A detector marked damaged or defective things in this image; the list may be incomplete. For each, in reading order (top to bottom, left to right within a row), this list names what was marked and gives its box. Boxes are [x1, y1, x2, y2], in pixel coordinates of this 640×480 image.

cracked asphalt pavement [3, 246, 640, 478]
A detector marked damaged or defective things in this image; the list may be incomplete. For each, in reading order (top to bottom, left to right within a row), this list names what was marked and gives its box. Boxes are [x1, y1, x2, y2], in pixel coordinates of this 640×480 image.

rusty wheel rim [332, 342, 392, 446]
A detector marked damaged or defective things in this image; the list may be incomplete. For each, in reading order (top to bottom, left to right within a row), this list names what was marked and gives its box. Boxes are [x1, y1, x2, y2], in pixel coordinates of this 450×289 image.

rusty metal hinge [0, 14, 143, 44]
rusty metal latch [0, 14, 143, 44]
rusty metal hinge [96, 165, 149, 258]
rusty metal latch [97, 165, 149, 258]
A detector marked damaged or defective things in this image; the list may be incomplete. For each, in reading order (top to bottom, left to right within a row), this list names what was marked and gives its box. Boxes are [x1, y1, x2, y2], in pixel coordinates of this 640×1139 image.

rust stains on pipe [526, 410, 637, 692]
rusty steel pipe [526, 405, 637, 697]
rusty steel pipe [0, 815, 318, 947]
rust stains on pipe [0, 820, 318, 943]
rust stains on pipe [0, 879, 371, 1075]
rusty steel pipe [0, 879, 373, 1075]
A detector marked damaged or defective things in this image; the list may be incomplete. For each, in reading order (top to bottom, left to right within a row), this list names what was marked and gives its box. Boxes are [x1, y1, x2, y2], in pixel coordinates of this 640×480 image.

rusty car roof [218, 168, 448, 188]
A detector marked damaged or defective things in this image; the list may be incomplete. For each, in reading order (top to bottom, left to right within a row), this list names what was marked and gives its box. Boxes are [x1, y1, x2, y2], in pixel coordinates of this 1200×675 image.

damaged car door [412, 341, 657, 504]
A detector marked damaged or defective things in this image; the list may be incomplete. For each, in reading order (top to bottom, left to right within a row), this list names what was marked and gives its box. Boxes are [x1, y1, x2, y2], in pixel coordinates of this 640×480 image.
--------------------------------
**Exercise goal:**
Rewrite every line of the entries above as one numbered list, leaving out the blank lines.

**Exercise response:**
1. A detector marked damaged or defective things in this image; the list may be incomplete. For each, in reading order (top to bottom, left to right within a row), this list names what was marked and gives its box. Boxes are [x1, y1, x2, y2], in pixel coordinates of this 640×480 image.
2. cracked asphalt pavement [3, 246, 640, 478]
3. A detector marked damaged or defective things in this image; the list may be incomplete. For each, in reading order (top to bottom, left to right within a row), this list names what was marked and gives its box. Boxes are [x1, y1, x2, y2], in pixel coordinates of this 640×480 image.
4. rusty wheel rim [332, 342, 392, 446]
5. A detector marked damaged or defective things in this image; the list may be incomplete. For each, in reading order (top to bottom, left to right within a row), this list names what was marked and gives its box. Boxes are [x1, y1, x2, y2], in pixel coordinates of this 450×289 image.
6. rusty metal hinge [0, 14, 143, 44]
7. rusty metal latch [0, 14, 143, 44]
8. rusty metal hinge [96, 165, 149, 258]
9. rusty metal latch [97, 165, 149, 258]
10. A detector marked damaged or defective things in this image; the list may be incomplete. For each, in reading order (top to bottom, left to right within a row), this list names what was marked and gives its box. Boxes are [x1, y1, x2, y2], in pixel coordinates of this 640×1139 image.
11. rust stains on pipe [526, 410, 637, 692]
12. rusty steel pipe [526, 405, 637, 697]
13. rusty steel pipe [0, 815, 318, 947]
14. rust stains on pipe [0, 820, 318, 943]
15. rust stains on pipe [0, 879, 371, 1075]
16. rusty steel pipe [0, 879, 373, 1075]
17. A detector marked damaged or defective things in this image; the list may be incomplete. For each, in reading order (top to bottom, left to right within a row), this list names what was marked and gives its box. Boxes are [x1, y1, x2, y2], in pixel coordinates of this 640×480 image.
18. rusty car roof [218, 168, 448, 188]
19. A detector marked damaged or defective things in this image; the list may be incomplete. For each, in reading order (top to bottom, left to right within a row), this list names what was marked and gives its box. Boxes are [x1, y1, x2, y2], in pixel coordinates of this 1200×675 image.
20. damaged car door [412, 341, 657, 504]
21. A detector marked damaged or defective things in this image; the list may be incomplete. For each, in reading order (top to bottom, left to right within a row), this list names what was marked and gives its box. Boxes are [x1, y1, x2, y2], in pixel coordinates of this 640×480 image.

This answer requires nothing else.